**Do this:** Could you copy, word for word, only the lines from the one containing "Which of green" through the last line of the records below, both included?

-- Task inputs start --

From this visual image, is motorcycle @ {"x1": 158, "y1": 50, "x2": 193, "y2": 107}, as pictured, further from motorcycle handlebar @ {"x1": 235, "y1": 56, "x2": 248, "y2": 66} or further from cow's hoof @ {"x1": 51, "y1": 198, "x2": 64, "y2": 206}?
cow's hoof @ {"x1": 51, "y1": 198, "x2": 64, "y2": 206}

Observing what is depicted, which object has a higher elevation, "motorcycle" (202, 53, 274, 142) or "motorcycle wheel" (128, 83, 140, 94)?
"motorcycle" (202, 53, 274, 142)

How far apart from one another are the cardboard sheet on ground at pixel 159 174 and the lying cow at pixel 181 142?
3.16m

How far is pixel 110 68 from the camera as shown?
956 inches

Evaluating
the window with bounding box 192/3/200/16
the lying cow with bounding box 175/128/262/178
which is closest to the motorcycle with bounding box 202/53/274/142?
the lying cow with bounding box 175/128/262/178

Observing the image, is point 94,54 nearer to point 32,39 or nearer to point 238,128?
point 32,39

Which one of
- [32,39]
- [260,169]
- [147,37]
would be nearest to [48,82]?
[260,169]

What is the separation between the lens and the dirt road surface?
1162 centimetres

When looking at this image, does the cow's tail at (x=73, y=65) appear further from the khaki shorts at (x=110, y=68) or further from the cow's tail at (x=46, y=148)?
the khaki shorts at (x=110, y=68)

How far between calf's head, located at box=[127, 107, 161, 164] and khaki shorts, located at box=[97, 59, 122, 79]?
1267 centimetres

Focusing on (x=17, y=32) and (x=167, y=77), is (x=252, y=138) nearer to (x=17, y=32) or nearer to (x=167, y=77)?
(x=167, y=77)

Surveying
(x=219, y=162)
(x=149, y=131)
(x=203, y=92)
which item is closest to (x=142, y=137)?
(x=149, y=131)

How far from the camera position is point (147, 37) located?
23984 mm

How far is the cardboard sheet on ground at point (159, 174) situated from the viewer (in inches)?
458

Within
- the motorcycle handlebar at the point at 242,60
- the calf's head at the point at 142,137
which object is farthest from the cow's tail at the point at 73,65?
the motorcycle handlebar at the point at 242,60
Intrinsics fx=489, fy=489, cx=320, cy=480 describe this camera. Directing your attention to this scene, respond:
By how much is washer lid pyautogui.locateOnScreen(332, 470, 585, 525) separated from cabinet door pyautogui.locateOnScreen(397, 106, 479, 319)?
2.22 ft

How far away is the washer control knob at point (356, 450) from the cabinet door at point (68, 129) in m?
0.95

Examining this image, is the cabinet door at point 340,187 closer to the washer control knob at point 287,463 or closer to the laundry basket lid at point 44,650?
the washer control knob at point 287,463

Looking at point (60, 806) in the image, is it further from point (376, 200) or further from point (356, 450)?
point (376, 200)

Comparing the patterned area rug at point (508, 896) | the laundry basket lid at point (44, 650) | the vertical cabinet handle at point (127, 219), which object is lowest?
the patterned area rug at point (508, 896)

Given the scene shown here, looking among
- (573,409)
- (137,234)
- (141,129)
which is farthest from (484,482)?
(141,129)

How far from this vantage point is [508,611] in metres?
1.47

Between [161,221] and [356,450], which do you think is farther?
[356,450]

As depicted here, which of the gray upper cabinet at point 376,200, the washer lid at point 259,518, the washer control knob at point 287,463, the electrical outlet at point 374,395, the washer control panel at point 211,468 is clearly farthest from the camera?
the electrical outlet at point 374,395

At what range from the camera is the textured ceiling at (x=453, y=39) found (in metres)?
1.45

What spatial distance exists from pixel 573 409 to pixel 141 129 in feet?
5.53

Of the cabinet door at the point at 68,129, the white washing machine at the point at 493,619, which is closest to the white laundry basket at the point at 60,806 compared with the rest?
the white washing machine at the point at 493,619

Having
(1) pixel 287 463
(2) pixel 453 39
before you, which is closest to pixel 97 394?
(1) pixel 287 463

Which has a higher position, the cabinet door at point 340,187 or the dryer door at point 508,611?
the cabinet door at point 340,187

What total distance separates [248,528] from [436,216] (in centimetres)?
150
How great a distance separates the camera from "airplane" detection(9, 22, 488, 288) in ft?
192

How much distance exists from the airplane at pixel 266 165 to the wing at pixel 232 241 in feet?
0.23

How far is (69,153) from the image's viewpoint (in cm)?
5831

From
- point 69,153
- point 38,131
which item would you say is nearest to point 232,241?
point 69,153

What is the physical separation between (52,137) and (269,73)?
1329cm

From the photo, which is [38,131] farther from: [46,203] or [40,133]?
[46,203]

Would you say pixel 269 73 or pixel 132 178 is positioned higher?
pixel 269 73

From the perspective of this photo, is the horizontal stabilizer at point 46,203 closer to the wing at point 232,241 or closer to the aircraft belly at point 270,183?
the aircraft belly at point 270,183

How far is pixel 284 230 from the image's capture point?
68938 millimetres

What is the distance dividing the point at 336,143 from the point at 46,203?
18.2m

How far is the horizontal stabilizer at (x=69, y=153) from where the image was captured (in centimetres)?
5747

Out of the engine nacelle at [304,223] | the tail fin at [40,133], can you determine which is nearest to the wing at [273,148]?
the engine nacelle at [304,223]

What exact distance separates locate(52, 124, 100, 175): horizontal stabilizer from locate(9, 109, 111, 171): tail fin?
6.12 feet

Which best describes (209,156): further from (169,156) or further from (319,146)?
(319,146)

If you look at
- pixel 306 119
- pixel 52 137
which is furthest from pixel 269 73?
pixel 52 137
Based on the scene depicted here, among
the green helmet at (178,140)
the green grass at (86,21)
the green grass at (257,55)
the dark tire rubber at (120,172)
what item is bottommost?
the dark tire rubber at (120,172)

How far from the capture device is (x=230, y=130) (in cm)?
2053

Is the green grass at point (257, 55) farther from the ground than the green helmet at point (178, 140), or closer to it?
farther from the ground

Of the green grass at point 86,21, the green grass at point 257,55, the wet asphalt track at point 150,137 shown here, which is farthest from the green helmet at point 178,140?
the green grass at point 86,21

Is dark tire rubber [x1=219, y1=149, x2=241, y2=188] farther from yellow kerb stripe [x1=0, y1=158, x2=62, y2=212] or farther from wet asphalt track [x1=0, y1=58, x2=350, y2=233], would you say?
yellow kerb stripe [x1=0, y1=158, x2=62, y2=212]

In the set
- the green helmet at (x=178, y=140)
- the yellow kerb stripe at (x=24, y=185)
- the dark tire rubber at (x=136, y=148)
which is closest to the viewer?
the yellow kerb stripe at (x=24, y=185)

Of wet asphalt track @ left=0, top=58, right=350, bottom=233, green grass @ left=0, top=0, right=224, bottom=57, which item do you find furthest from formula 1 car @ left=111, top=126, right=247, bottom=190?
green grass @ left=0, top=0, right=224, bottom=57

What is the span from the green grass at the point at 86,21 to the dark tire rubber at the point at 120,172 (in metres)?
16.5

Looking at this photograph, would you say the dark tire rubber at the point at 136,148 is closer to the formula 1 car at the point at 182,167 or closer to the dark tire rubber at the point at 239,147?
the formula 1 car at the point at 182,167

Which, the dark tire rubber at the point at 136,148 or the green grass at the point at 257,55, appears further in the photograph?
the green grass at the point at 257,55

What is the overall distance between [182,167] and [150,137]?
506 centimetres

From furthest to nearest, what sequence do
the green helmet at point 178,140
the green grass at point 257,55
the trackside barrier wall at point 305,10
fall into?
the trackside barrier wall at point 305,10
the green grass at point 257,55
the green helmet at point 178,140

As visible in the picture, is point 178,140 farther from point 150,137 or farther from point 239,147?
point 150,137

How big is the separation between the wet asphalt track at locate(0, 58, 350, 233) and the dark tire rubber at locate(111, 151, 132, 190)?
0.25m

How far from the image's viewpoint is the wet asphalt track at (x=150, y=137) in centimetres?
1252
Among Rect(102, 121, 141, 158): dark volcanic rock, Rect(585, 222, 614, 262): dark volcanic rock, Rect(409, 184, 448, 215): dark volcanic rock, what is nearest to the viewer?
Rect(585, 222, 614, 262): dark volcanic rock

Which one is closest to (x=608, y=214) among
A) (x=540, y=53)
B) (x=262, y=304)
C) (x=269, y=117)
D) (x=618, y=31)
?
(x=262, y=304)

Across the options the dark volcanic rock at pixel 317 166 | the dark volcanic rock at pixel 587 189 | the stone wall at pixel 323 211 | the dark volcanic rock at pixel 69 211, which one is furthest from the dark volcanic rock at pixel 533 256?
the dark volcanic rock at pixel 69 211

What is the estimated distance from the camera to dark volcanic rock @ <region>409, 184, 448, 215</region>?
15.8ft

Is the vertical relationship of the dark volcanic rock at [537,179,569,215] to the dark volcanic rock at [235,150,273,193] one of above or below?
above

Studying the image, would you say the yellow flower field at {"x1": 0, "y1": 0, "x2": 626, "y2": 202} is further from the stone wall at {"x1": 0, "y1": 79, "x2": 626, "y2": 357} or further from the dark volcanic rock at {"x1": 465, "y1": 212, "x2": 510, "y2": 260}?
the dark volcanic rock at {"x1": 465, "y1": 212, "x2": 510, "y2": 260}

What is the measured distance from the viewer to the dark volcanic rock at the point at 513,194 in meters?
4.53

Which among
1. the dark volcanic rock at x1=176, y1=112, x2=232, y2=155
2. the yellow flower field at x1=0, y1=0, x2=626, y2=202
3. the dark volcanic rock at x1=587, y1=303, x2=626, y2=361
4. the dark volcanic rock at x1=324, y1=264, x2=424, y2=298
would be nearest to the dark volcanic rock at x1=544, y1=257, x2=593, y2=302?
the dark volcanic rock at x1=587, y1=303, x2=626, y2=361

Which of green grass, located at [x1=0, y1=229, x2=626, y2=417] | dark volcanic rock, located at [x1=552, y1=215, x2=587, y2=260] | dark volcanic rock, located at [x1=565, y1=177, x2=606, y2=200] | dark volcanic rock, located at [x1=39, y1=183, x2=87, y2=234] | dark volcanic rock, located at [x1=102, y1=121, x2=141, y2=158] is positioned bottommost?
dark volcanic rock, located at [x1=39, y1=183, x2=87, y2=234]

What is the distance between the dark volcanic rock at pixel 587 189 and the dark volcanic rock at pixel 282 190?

-- Task inputs end --

**Task result:**
Which of green grass, located at [x1=0, y1=229, x2=626, y2=417] | dark volcanic rock, located at [x1=552, y1=215, x2=587, y2=260] | dark volcanic rock, located at [x1=565, y1=177, x2=606, y2=200] | dark volcanic rock, located at [x1=39, y1=183, x2=87, y2=234] | dark volcanic rock, located at [x1=102, y1=121, x2=141, y2=158] is positioned bottommost?
dark volcanic rock, located at [x1=39, y1=183, x2=87, y2=234]

What is the distance between the dark volcanic rock at pixel 587 189 and the dark volcanic rock at pixel 282 190?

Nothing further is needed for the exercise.